Search code examples
javaregexalgorithmparsingplaintext

Parsing data from structured document with ambiguous labeling


I am attempting to move legal documents from ancient SGML files into a database. Using regular expressions in java, I have had pretty good luck. However, I have run into a slight problem. It appears that the labeling for each part of the document is not standard between documents. For instance, the most common labeling is:

(<numeric>)
    (<alpah>)
        (<ROMAN>)
            (<ALPHA>)

Ex. (1)(a)(I)(A)

However, there are other documents that have variations, with the possibility of () being thrown in there. My current algorithm has hard coded RegExs that match each element at each level. But I need a way to dynamically set the label type for each level as I work my way through the document.

Has anyone come across an issue like this? Does anyone have any suggestions?

Thanks in advance.

EDIT:

Here are the RegExs I use to parse out the different items:

Section: ^<tab>(<b>)?\d{1,4}(\.\d+)?-((\d{1,4}(\.\d+)?)(-|\.)?){3}
SubSection: \.?\s*(<\/b>|<tab>|^)\s*\(\d+(\.\d+)?\)\s+($|<b>|[A-Z"]|\([a-z](.\d+)?\)\s*(\((XC|XL|L?X{0,3})(IX|IV|V?I{0,3})(\.\d+)?\)\s*(\([A-Z](.\d+)?\))?)?\s*.)
Paragraph: (^|<tab>|\s+|\(\d+(\.\d+)?\)\s+)\([a-z](.\d+)?\)(\s+$|\s+<b>|\s+[A-Z"]|\s*\((XC|XL|L?X{0,3})(IX|IV|V?I{0,3})(\.\d+)?\)(\([A-Z](.\d+)?\))?\s*[A-Z"]?)
SubParagraph: (\)|<tab>|<\/b>)\s*\((XC|XL|L?X{0,3})(IX|IV|V?I{0,3})(\.\d+)?\)\s+($|[A-Z"<]|\([A-Z](.\d+)?\)\s*[A-Z"])
SubSubParagraph: (<tab>|\)\s*)\([A-Z](.\d+)?\)\s+([A-Z"]|$)

And here's some example text. I misspoke earlier. Although the ultimate source of the data is in SGML, I am parsing something slightly different. Besides having style tags, it is more or less plain text.

<tab><b>SECTION 5.</b>  In Colorado Revised Statutes, 13-5-142, <b>amend</b> (1)
introductory portion, (1)(b), and (3)(b)(II) as follows:

<tab><b>13-5-142.  National instant criminal background check system - reporting.</b>
(1)  On and after March 20, 2013, the state court administrator shall send electronically
the following information to the Colorado bureau of investigation created pursuant to
section 24-33.5-401, referred to in this section as the "bureau":

<tab>(b)  The name of each person who has been committed by order of the court to the
custody of the office of behavioral health in the department of human services pursuant
to section 27-81-112 or 27-82-108; and

<tab>(3)  The state court administrator shall take all necessary steps to cancel a record
made by the state court administrator in the national instant criminal background check
system if:

<tab>(b)  No less than three years before the date of the written request:

<tab>(II)  The period of commitment of the most recent order of commitment or
recommitment expired, or a court entered an order terminating the person's incapacity or
discharging the person from commitment in the nature of habeas corpus, if the record in
the national instant criminal background check system is based on an order of
commitment to the custody of the office of behavioral health in the department of human
services; except that the state court administrator shall not cancel any record pertaining to
a person with respect to whom two recommitment orders have been entered pursuant to
section 27-81-112 (7) and (8), or who was discharged from treatment pursuant to section
27-81-112 (11) on the grounds that further treatment is not likely to bring about
significant improvement in the person's condition; or

Solution

  • Your statement of the problem is vague, so the only possible answers are general approaches. I've worked on imprecisely formatted document conversions like this.
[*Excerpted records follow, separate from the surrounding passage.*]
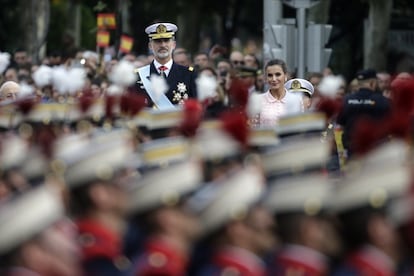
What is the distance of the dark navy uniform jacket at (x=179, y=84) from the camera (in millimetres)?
15922

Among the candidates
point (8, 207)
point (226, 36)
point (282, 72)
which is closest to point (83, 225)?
point (8, 207)

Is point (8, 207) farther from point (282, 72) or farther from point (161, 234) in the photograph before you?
point (282, 72)

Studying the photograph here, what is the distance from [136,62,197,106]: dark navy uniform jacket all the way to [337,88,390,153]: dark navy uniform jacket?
2.92m

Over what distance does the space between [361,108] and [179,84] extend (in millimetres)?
3674

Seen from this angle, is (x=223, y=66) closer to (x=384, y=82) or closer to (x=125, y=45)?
(x=384, y=82)

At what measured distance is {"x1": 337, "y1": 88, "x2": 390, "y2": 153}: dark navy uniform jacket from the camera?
18959mm

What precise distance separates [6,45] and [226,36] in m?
6.65

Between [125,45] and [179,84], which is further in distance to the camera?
[125,45]

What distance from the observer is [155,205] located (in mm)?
8805

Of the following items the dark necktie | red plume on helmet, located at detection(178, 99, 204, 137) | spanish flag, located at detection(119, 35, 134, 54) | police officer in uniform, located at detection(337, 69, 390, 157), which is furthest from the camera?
spanish flag, located at detection(119, 35, 134, 54)

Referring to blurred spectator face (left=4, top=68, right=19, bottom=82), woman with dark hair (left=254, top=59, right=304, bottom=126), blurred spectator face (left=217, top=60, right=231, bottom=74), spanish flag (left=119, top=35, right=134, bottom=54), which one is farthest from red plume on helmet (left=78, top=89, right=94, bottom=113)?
spanish flag (left=119, top=35, right=134, bottom=54)

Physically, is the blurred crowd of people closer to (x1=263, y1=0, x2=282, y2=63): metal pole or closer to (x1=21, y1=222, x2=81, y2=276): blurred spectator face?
(x1=21, y1=222, x2=81, y2=276): blurred spectator face

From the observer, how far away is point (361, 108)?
63.1 ft

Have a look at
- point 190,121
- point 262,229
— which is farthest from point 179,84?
point 262,229
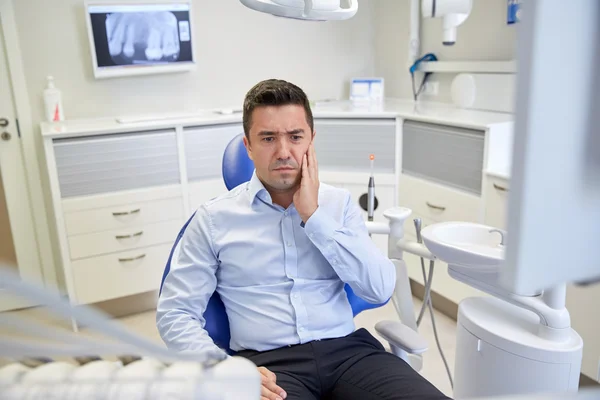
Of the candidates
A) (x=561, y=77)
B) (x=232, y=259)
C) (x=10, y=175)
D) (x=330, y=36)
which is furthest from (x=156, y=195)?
(x=561, y=77)

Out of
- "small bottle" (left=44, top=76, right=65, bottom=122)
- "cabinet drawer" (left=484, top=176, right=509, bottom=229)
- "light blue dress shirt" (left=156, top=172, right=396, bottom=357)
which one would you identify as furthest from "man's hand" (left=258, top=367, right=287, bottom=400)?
"small bottle" (left=44, top=76, right=65, bottom=122)

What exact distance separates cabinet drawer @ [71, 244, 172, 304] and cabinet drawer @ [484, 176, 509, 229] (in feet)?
5.59

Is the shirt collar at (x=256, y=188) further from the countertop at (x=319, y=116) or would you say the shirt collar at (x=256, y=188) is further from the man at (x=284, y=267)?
the countertop at (x=319, y=116)

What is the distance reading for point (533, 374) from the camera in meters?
1.48

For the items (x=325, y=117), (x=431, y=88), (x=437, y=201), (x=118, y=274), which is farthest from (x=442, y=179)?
(x=118, y=274)

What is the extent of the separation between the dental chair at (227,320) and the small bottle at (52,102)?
1648 mm

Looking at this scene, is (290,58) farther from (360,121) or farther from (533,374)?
(533,374)

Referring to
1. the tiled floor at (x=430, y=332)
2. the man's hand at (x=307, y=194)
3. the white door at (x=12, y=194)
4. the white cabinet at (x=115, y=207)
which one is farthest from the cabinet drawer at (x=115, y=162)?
the man's hand at (x=307, y=194)

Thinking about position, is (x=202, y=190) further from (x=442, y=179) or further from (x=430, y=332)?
(x=430, y=332)

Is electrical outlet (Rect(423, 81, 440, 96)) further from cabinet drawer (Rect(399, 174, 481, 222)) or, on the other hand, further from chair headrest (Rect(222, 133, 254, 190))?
chair headrest (Rect(222, 133, 254, 190))

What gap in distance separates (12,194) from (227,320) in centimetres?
204

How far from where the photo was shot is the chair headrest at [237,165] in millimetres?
1671

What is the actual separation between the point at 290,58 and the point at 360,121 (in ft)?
3.04

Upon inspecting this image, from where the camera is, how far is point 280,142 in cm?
145
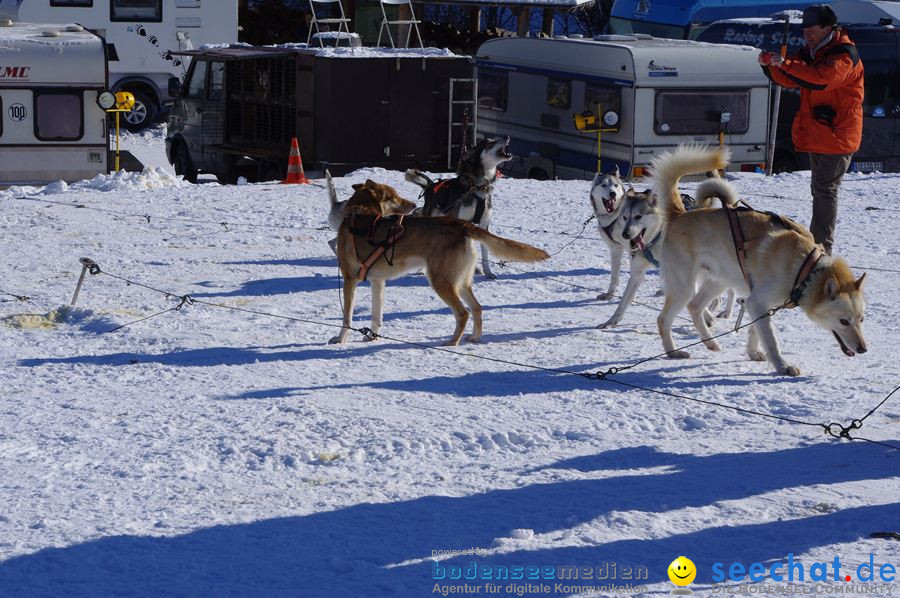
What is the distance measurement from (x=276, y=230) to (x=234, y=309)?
2.77 m

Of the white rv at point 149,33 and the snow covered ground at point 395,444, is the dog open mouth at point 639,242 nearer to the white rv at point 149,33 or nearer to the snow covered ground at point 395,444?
the snow covered ground at point 395,444

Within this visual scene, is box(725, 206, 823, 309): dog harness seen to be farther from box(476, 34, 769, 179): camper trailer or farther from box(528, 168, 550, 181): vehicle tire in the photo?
box(528, 168, 550, 181): vehicle tire

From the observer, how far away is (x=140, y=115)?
1894cm

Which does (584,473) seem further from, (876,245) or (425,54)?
(425,54)

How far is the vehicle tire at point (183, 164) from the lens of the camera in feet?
48.3

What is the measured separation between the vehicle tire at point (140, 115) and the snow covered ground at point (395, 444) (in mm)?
11216

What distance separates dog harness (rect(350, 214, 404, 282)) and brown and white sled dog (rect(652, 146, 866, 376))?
138 centimetres

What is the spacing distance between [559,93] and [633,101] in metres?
1.20

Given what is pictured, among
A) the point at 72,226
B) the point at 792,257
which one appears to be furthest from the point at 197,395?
the point at 72,226

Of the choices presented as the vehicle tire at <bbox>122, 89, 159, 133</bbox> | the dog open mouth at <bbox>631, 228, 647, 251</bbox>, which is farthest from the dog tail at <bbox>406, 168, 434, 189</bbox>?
the vehicle tire at <bbox>122, 89, 159, 133</bbox>

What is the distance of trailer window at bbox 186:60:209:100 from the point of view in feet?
47.4

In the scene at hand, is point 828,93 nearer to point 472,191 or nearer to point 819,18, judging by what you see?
point 819,18

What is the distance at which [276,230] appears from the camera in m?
9.62

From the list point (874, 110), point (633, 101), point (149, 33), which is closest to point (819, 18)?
point (633, 101)
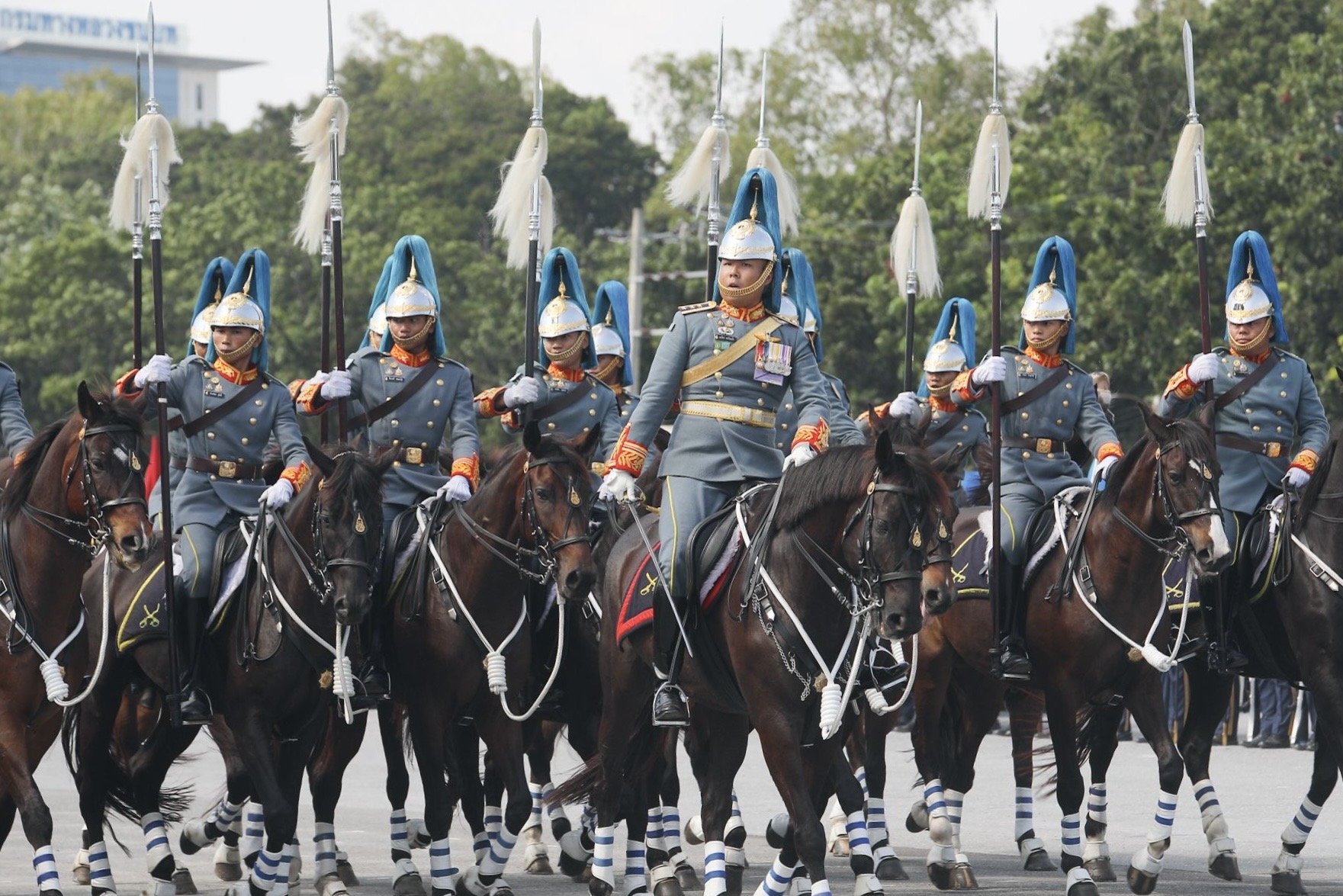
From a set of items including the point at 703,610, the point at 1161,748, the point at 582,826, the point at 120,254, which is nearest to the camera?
the point at 703,610

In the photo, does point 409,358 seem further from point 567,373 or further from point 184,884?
point 184,884

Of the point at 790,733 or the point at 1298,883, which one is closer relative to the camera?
the point at 790,733

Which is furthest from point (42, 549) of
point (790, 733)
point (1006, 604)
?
point (1006, 604)

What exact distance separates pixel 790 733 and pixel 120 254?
4485cm

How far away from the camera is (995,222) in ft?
43.7

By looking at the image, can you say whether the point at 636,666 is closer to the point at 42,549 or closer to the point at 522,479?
the point at 522,479

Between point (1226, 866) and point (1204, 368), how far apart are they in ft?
8.92

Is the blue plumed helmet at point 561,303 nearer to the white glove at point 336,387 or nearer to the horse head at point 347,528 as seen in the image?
the white glove at point 336,387

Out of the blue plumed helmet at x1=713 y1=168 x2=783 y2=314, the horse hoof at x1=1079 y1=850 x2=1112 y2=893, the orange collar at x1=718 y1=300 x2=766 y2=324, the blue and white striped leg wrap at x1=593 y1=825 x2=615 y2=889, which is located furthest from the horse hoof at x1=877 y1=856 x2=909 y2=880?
the orange collar at x1=718 y1=300 x2=766 y2=324

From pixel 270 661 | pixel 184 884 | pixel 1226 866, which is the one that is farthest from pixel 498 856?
pixel 1226 866

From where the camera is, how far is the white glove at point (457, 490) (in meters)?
11.7

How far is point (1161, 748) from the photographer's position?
11938 mm

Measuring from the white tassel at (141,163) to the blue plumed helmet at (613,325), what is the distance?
10.3 feet

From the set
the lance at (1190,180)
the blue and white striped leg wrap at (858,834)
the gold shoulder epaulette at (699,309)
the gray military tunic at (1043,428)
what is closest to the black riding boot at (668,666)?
the blue and white striped leg wrap at (858,834)
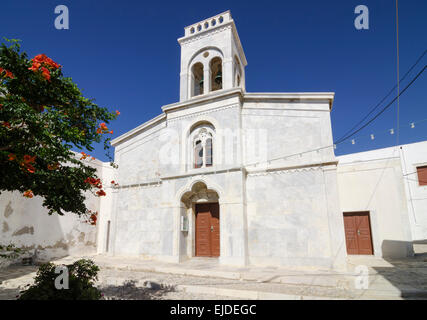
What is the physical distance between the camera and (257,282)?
303 inches

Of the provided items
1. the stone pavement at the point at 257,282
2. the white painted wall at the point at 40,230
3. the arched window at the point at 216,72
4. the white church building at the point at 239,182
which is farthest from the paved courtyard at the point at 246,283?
the arched window at the point at 216,72

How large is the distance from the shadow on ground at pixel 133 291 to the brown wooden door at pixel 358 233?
11.5m

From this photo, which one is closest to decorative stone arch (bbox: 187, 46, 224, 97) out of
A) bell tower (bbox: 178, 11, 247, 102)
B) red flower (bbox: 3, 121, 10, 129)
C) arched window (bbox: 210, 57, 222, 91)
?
bell tower (bbox: 178, 11, 247, 102)

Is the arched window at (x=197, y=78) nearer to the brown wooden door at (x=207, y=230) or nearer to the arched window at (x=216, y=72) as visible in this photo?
the arched window at (x=216, y=72)

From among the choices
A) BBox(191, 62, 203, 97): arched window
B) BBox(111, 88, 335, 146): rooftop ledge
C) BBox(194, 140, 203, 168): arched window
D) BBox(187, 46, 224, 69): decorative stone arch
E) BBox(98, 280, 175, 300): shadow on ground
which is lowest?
BBox(98, 280, 175, 300): shadow on ground

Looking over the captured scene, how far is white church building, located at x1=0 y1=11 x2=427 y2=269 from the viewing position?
9.63 m

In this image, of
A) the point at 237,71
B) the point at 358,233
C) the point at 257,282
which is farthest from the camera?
the point at 358,233

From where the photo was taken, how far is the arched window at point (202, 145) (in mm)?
11844

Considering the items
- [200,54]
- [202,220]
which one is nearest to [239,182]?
[202,220]

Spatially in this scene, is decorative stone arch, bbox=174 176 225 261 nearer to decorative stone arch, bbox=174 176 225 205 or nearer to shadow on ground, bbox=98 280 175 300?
decorative stone arch, bbox=174 176 225 205

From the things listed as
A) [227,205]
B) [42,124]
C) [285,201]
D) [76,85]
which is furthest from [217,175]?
[42,124]

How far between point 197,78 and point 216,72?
3.97ft

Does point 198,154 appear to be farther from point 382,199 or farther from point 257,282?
point 382,199
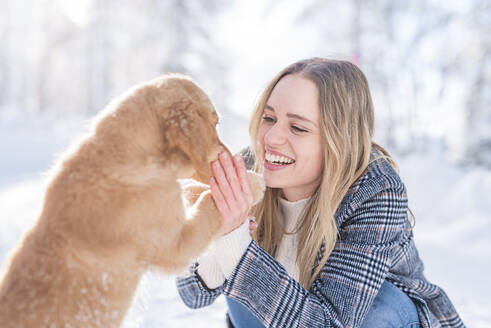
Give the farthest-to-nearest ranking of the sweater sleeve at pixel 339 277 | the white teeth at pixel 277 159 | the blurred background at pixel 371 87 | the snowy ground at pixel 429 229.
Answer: the blurred background at pixel 371 87, the snowy ground at pixel 429 229, the white teeth at pixel 277 159, the sweater sleeve at pixel 339 277

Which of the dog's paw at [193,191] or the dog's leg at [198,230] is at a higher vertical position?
the dog's leg at [198,230]

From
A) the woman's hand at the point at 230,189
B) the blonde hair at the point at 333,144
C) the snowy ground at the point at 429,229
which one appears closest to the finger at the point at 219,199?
the woman's hand at the point at 230,189

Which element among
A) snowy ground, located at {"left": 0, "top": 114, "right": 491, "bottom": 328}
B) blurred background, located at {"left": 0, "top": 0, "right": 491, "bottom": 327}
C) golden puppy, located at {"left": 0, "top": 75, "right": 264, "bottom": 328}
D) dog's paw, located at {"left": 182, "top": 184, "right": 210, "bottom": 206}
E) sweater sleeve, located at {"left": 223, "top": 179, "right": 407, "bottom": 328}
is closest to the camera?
golden puppy, located at {"left": 0, "top": 75, "right": 264, "bottom": 328}

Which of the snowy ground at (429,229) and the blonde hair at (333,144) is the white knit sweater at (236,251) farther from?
the snowy ground at (429,229)

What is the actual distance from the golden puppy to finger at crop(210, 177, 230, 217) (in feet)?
0.18

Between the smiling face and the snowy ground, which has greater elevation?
the smiling face

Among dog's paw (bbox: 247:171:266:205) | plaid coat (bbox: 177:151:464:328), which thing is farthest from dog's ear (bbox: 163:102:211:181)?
plaid coat (bbox: 177:151:464:328)

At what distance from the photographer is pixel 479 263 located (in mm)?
5352

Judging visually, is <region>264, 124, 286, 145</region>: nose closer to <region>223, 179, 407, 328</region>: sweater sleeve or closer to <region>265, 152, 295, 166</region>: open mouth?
<region>265, 152, 295, 166</region>: open mouth

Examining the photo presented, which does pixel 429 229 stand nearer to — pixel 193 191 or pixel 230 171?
pixel 193 191

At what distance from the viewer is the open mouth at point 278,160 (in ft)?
8.01

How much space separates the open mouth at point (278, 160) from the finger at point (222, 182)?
0.58 m

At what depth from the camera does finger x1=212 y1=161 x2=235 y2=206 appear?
75.2 inches

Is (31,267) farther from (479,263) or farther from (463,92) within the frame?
(463,92)
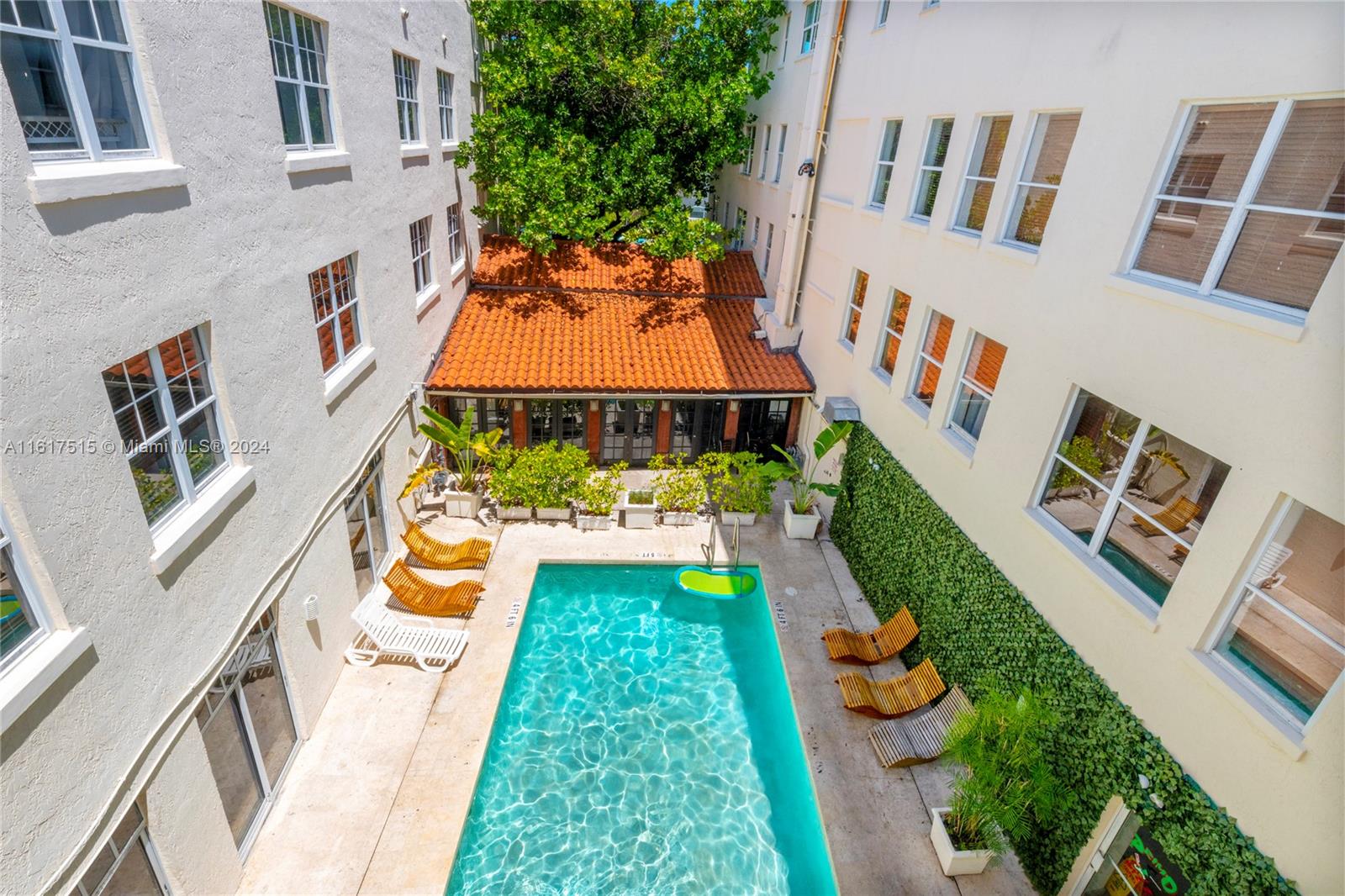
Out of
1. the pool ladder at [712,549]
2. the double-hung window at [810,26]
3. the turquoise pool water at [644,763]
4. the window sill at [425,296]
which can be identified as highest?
the double-hung window at [810,26]

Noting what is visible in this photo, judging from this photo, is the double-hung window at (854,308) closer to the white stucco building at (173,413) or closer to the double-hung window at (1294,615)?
the double-hung window at (1294,615)

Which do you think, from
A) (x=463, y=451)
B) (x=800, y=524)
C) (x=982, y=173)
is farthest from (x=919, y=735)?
(x=463, y=451)

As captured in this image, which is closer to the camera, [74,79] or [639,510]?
[74,79]

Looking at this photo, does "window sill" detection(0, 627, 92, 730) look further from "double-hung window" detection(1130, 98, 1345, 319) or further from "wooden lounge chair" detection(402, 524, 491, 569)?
"double-hung window" detection(1130, 98, 1345, 319)

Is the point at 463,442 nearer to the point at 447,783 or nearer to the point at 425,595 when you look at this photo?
the point at 425,595

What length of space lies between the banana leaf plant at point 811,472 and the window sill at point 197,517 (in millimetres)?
10861

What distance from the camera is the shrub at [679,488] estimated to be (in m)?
15.8

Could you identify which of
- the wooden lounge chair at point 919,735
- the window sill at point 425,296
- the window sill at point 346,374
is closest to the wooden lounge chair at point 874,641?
the wooden lounge chair at point 919,735

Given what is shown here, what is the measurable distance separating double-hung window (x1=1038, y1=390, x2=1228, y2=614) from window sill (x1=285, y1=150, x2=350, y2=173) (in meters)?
10.8

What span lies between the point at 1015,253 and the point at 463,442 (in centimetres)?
1228

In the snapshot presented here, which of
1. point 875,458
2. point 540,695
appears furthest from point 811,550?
point 540,695

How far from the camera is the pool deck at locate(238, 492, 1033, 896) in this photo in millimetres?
8203

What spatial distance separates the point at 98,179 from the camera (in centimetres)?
507

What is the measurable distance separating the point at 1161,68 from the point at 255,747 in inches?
540
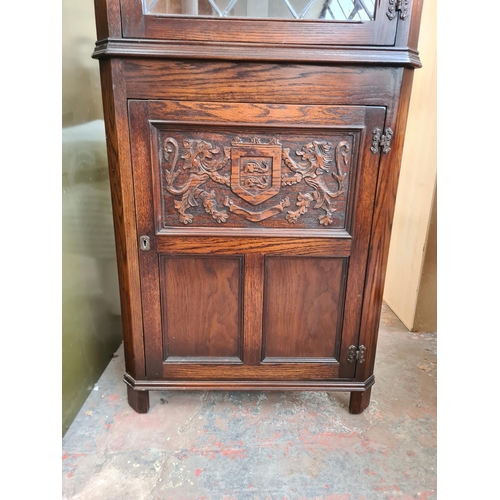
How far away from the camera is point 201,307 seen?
1315mm

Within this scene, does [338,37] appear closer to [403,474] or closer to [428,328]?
[403,474]

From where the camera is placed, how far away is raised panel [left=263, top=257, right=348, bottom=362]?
1.27 metres

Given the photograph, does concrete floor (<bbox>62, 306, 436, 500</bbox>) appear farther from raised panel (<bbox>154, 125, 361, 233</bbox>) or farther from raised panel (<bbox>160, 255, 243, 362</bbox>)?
raised panel (<bbox>154, 125, 361, 233</bbox>)

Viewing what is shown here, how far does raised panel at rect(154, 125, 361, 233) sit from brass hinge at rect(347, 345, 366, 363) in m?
0.44

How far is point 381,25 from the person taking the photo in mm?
1049

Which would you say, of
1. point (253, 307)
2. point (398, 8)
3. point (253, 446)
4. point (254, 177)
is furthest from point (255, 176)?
point (253, 446)

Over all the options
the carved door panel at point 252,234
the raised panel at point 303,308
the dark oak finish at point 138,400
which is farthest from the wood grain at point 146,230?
the raised panel at point 303,308

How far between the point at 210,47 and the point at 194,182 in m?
0.38

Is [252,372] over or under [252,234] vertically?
under

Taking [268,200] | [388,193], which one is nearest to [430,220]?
[388,193]

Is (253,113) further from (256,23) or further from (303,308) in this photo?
(303,308)

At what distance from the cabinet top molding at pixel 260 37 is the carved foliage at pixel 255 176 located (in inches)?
9.2

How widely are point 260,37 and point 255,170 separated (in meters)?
0.36

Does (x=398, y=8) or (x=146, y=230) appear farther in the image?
(x=146, y=230)
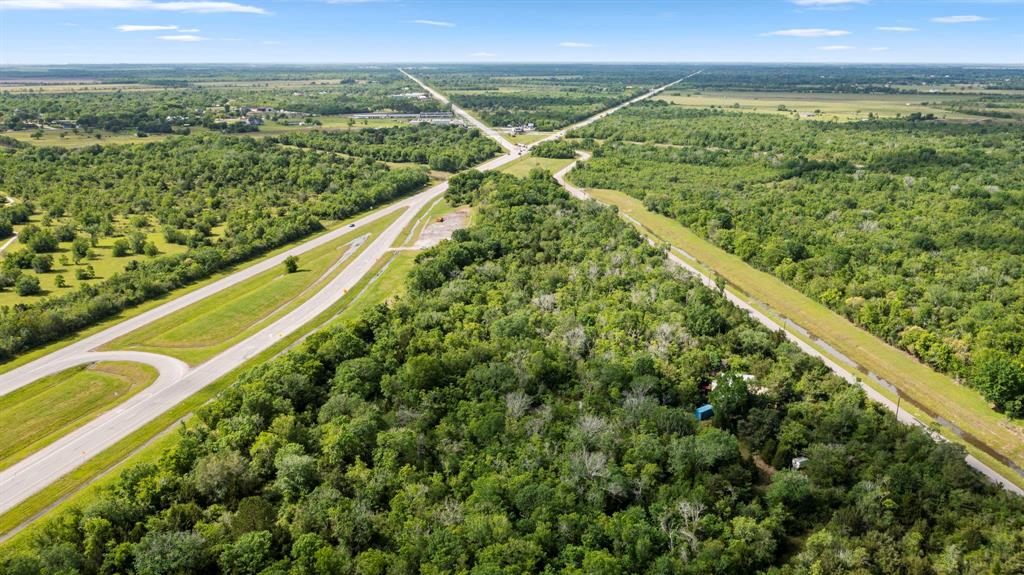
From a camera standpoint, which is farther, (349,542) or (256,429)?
(256,429)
    A tool from CS that can help is a state machine. It's appropriate if you can detect (e.g. with regex) that the format is changing to new convention. This changes the state, which in this case is equivalent to the translator to use on the current and following chunks of text. It remains in effect until the next state change. Overall the algorithm looks like this:

    translator = DEFAULT 
    while (chunks of input remain) {
      chunk = GetNextChunkOfInput // a line, paragraph, etc.
      new_translator = ScanChunkForStateChange(chunk, translator)
      if (new_translator != null) translator = new_translator // found a state change!
      print(translator.Translate(chunk))  // use the translator on the chunk
    }
    

    Within this framework, it's a fiddly process to design translators and the state change predicate. All you can hope to do is try, examine output, and fix problems, repeating until you can't get any better. At that point you've probably discovered a maximal structure in the input, so algorithms that work with pattern matching alone (without trying to model semantics e.g. with an AI) won't get you too much farther.